- [要件 A] 帯状疱疹に関する本文にある「また帯状疱疹には、疱疹が生じない無疱疹性帯状疱疹や、耳の帯状疱疹の無い、無疱疹性ラムゼイハント症候群も存在します。」という一文を英語に訳してください。
- [要件 B] 帯状疱疹に関する本文の最後の文の後から、その続きを書き継いでください。
#### ページ本文
帯状疱疹に罹患したことに気づけないことが多い
――診断は難しいのでしょうか?
私のような「口腔顔面痛専門医」であれば、三叉神経領域の帯状疱疹患者を診る際には、ラムゼイハント症候群の症状が生じていないかを注意して診察するので、発見することができますが、そうでない医師や歯科医師にとっては難しいかもしれません。
というのも、三叉神経領域が帯状疱疹に罹患して口腔内に症状が生じた場合、皮膚の疱疹と異なって、歯肉、粘膜の疱疹が生じていることが認識されず、帯状疱疹に罹患したことに気づけないことが多いのです。
口腔内に強い痛みを生じた患者さんは大概、口内炎か火傷を疑って歯科を受診しますよね。しかし歯科医師が帯状疱疹特有の細かな水疱を発見し、周囲歯肉の感覚過敏を評価して帯状疱疹の診断に到ることは極めて希です。
また帯状疱疹には、疱疹が生じない無疱疹性帯状疱疹や、耳の帯状疱疹の無い、無疱疹性ラムゼイハント症候群も存在します。
########
#### 情報
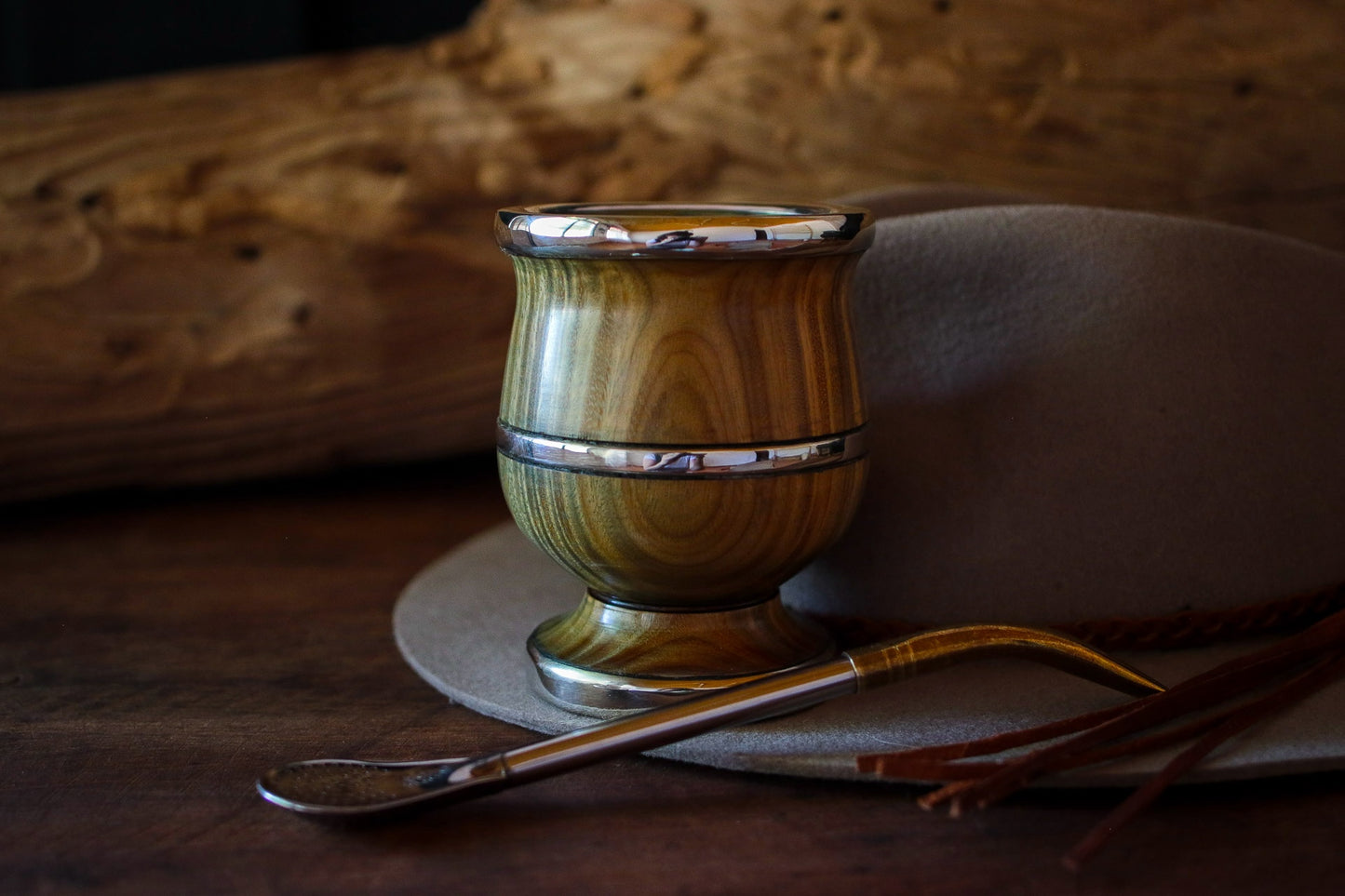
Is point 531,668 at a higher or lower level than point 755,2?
lower

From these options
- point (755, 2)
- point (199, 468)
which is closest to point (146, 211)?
point (199, 468)

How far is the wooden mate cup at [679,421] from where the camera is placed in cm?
52

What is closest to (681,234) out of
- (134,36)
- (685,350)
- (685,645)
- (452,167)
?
(685,350)

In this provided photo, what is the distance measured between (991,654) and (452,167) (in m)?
0.60

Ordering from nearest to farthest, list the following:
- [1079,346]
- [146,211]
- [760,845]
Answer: [760,845]
[1079,346]
[146,211]

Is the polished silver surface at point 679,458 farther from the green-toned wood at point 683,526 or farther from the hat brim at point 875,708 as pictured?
the hat brim at point 875,708

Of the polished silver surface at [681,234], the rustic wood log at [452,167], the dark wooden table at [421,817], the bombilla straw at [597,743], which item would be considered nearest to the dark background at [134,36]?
→ the rustic wood log at [452,167]

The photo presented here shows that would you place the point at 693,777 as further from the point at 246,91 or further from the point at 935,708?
the point at 246,91

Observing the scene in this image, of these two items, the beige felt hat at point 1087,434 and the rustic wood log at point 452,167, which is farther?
the rustic wood log at point 452,167

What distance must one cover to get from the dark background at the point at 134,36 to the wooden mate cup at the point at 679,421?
0.78m

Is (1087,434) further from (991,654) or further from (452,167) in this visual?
(452,167)

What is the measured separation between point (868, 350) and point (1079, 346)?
0.10m

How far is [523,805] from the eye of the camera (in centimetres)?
########
- [解答 A] In addition, herpes zoster also includes zoster sine herpete, in which no blisters appear, and Ramsay Hunt syndrome sine herpete, in which there is no herpes zoster of the ear.

- [解答 B]
――診断が遅れるとどうなりますか?
単純ヘルペスウイルスが主な原因で起こるベル麻痺と比較して予後は不良で、約7割で顔面神経麻痺の後遺症が残ります。患者さんのためには、診断のための症状が全部揃わなくても、ラムゼイハント症候群である可能性を第一に考えて、なるべく早期に積極的な治療を開始することが必要です。
しかしながら、医師のなかには「顔面神経は運動神経なので麻痺は起こっても痛みは伴わない、したがって、あなたの痛みは顔面神経麻痺と関係がない」と診断してしまう人もいます。私のところにも、このような診断・治療によってつらい思いをしている患者さんが2名います。